AL amyloidosis was placed in the spotlight at the 59th American Society of Hematology (ASH) annual meeting in Atlanta, Georgia when Dr. Giampaolo Merlini, from the University of Pavia, Italy, gave the prestigious keynote Ham-Wasserman lecture on the first day. Speaking to an audience of several thousand hematologists, Dr. Merlini provided an overview of the recent advances in several key areas in AL amyloidosis. These included; a better understanding of the molecular mechanisms that give rise to AL amyloidosis; the importance of early diagnosis; the need to tailor treatment to individuals; and the role of cardiac biomarkers at critical stages of the disease particularly at diagnosis, when risk stratifying patients and measuring response to treatment. Dr. Merlini also discussed the exciting developments in the drug pipeline. He explained how different approaches were being used to target not only the cause of AL amyloidosis but also its consequences, noting how new drugs aimed at accelerating the breakdown and removal of amyloid deposits were showing promising results in clinical trials.
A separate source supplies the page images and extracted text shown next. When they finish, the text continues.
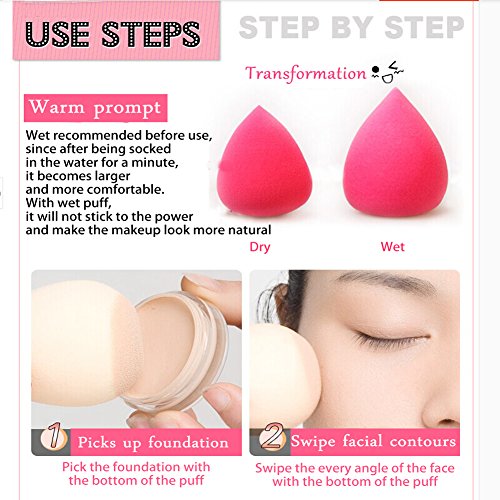 USE STEPS

STEP BY STEP

Transformation

Warm prompt

Wet recommended before use, since after being socked in the water for a minute, it becomes larger and more comfortable. With wet puff, it will not stick to the power and make the makeup look more natural

Dry

Wet

1 Picks up foundation

Pick the foundation with the bottom of the puff

2 Swipe facial contours

Swipe the every angle of the face with the bottom of the puff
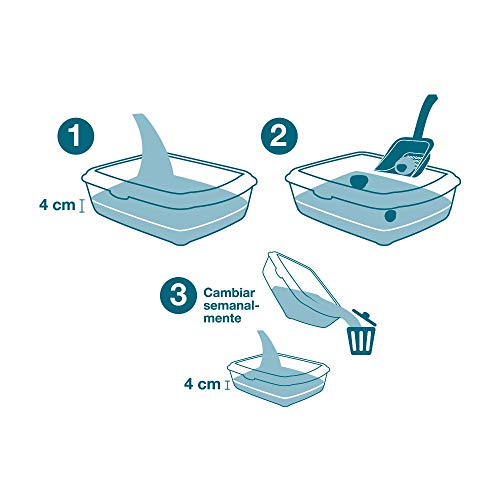 1

4 cm

2

3 Cambiar semanalmente

4 cm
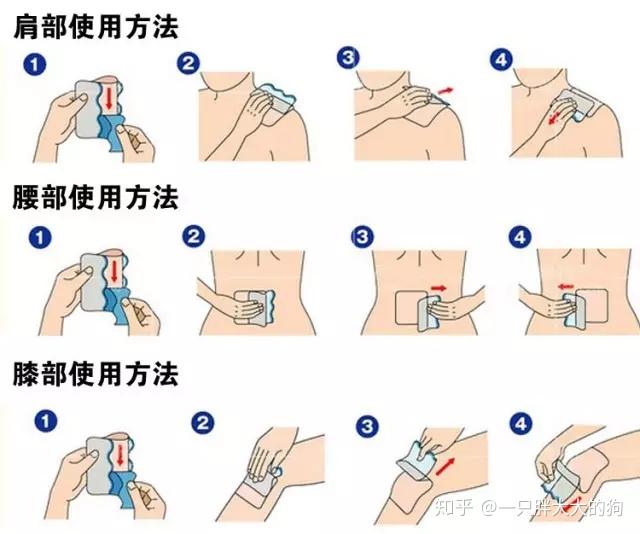 肩部使用方法

1 2 3 4

腰部使用方法

1 2 3 4

膝部使用方法

1 2 3 4

知乎 @一只胖大大的狗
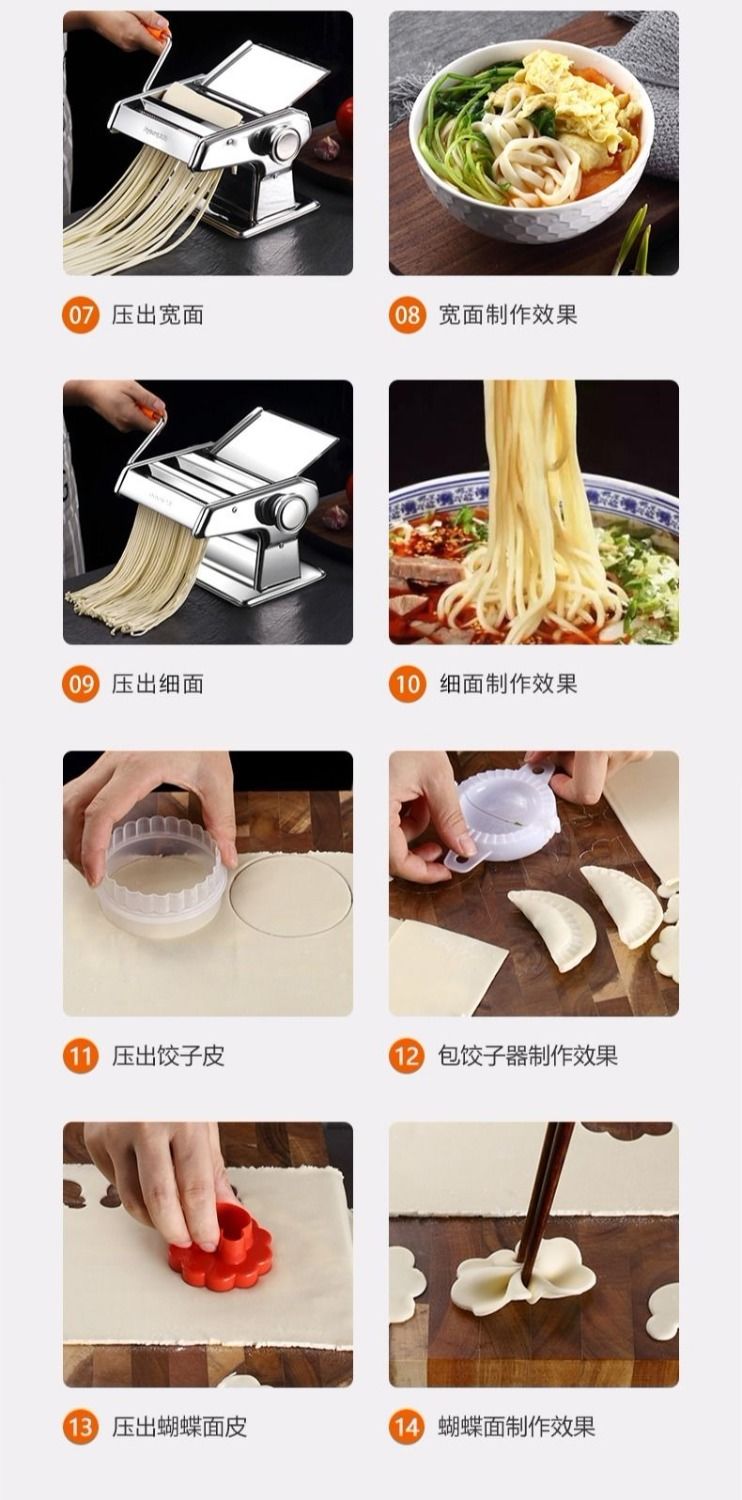 07 压出宽面

08 宽面制作效果

09 压出细面

10 细面制作效果

11 压出饺子皮

12 包饺子器制作效果

13 压出蝴蝶面皮

14 蝴蝶面制作效果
Dr. Vaishali Sanchorawala, our Director of the Amyloidosis Center, presented the results from the first trial noting that patients achieved rapid reduction in free light chain levels after the first dose of daratumumab and further reductions with subsequent doses. Patients also showed improved kidney and heart function with continued treatment up to six months. Side-effects associated with daratumumab were mild and easily managed.
Results from the second trial presented by Dr. Murielle Roussel, from the University Cancer Institute of Toulouse, Oncopole, France also demonstrated that patients achieved rapid responses with daratumumab. Further analysis showed that those who responded well after the first dose were more likely to achieve a complete or near complete response and have better outcomes.
In other talks, data from a Phase I trial of the novel drug CAEL-101 also showed promised. CAEL-101 is one of a new generation of drugs which works by breaking down the amyloid deposits. When given to AL amyloidosis patients who had already received plasma cell-directed treatment but had persistent organ dysfunction, rapid, early and sustained improvements in organ function were observed. Plans were underway to further investigate CAEL-101 in more patients.
Vaishali Sanchorawala, Director of the Amyloidosis Center at BUSM said, “We’re extremely grateful that amyloidosis was featured at ASH to raise awareness among fellow clinicians.”